Entscheidungsstichwort (Thema)
Leistungen des Erben ohne rechtliche Verpflichtung als Nachlaßverbindlichkeiten. Abzug wegen unentgeltlicher Dienste im Haushalt
Leitsatz (amtlich)
1. Leistungen des Erben aus dem Nachlaß können, wenn sie eine ernsthafte wirtschaftliche Belastung darstellen, auch ohne rechtliche Verpflichtung als Nachlaßverbindlichkeiten in Betracht kommen. Dies wird im allgemeinen nur bejaht werden können, wenn der Zuwendende sich zu der rechtlich nicht erzwingbaren Leistung aus anderen zwingenden Gründen – z.B. sittlicher Art – für verpflichtet hält und der Bedachte auf Grund eigener Bindung des Zuwendenden auch künftig mit Sicherheit auf die Fortdauer der Leistungen rechnen kann.
2. Für § 24 ErbStG 1951 ist nur der für die Arbeit im Haushalt des Erblassers angemessene Lohn, nicht ein entgangener Verdienst, als im Erwerb enthaltene Ersparnis des Erblassers maßgebend.
Normenkette
ErbStG 1951 § 23 Abs. 4, § 24
Tatbestand
Es ist in der Hauptsache noch streitig, ob Leistungen der Erben aus dem Nachlaß auch ohne rechtliche Verpflichtung als Nachlaßverbindlichkeiten gemäß § 23 Abs. 4 ErbStG 1951 abzugsfähig sind.
I.
Der am 26. Juli 1954 verstorbene Erblasser wurde auf Grund seines Testaments vom 17. August 1938 mit Nachtrag vom 8. Juni 1949 von seinen beiden Töchtern, den Bfinnen., zu je 1/2 beerbt.
Unter den Nachlaßverbindlichkeiten sind in der Steuererklärung u.a. Renten von je … DM für A und L K, die Geschwister des Erblassers, aufgeführt, die das FA durch vorläufigen Steuerbescheid als Vermächtnisse zur ErbSt herangezogen hatte. Mit ihrem Einspruch begehrten die Bfinnen. den Abzug der Rentenleistungen als Nachlaßverbindlichkeiten, da es sich nicht um ein Vermächtnis des Erblassers, sondern um eine Erblasserschuld handele. Außerdem beantragte die Bfin. zu 1) einen Abzug wegen unentgeltlich geleisteter Dienste gemäß § 24 ErbStG 1951.
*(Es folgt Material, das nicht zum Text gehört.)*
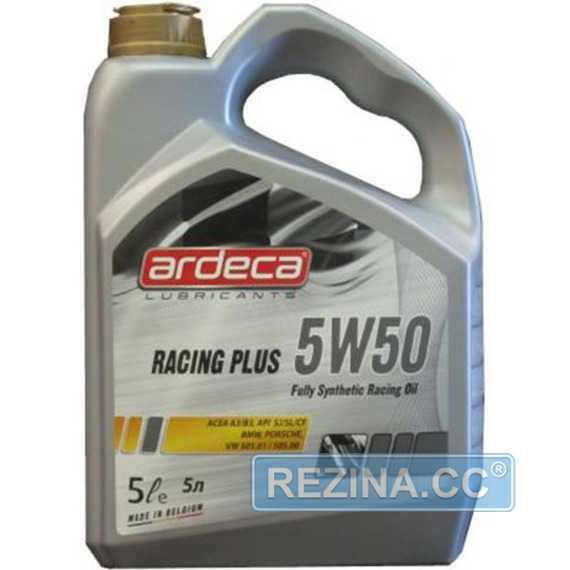 Моторное масло ARDECA Racing Plus - rezina.cc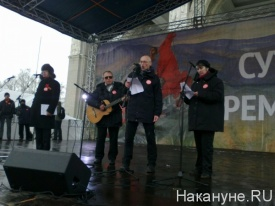 митинг 23.02.2012, суть времени|Фото: Накануне.RU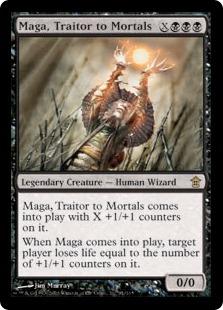 《現し世の裏切り者、禍我/Maga, Traitor to Mortals》[SOK] 黒R
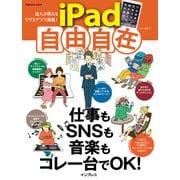 達人が教えるワザとアプリ満載! iPad自由自在(インプレス) [電子書籍]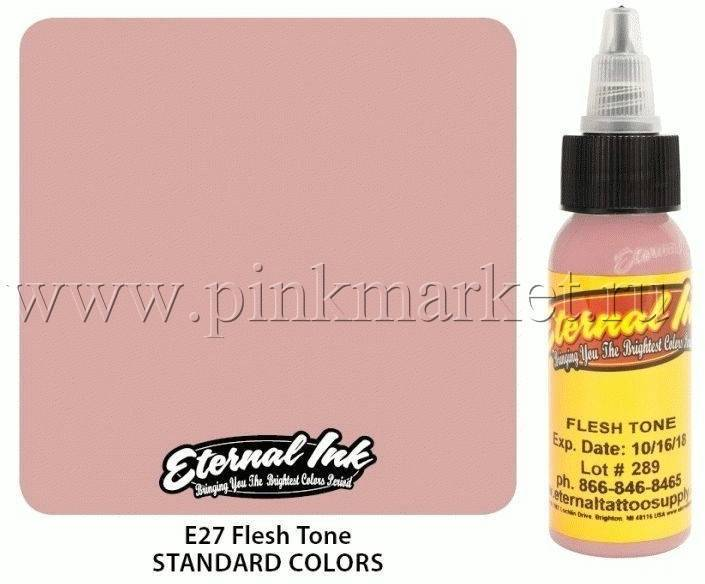 Тату краска Eternal Ink Flesh Tone 15 мл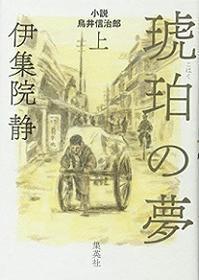 読書「琥珀の夢(上)」_今や日本から世界のサントリーに飛翔した会社の創業者の明治、大正、昭和の物語 - Would-be ちょい不良親父の世迷言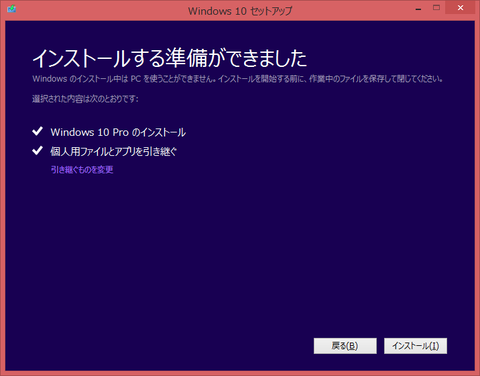 Windows1016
Das FA entsprach in der Einspruchsentscheidung dem ersten Antrag in vollem Umfang, dem zweiten Antrag jedoch mit der Einschränkung nach Dauer und Höhe des Abzugs. Deshalb und weil der Antrag nach § 24 ErbStG 1951 erst im Einspruchsverfahren gestellt worden sei, erlegte es den Bfinnen. die Kosten dieses Verfahrens zu 1/5 auf.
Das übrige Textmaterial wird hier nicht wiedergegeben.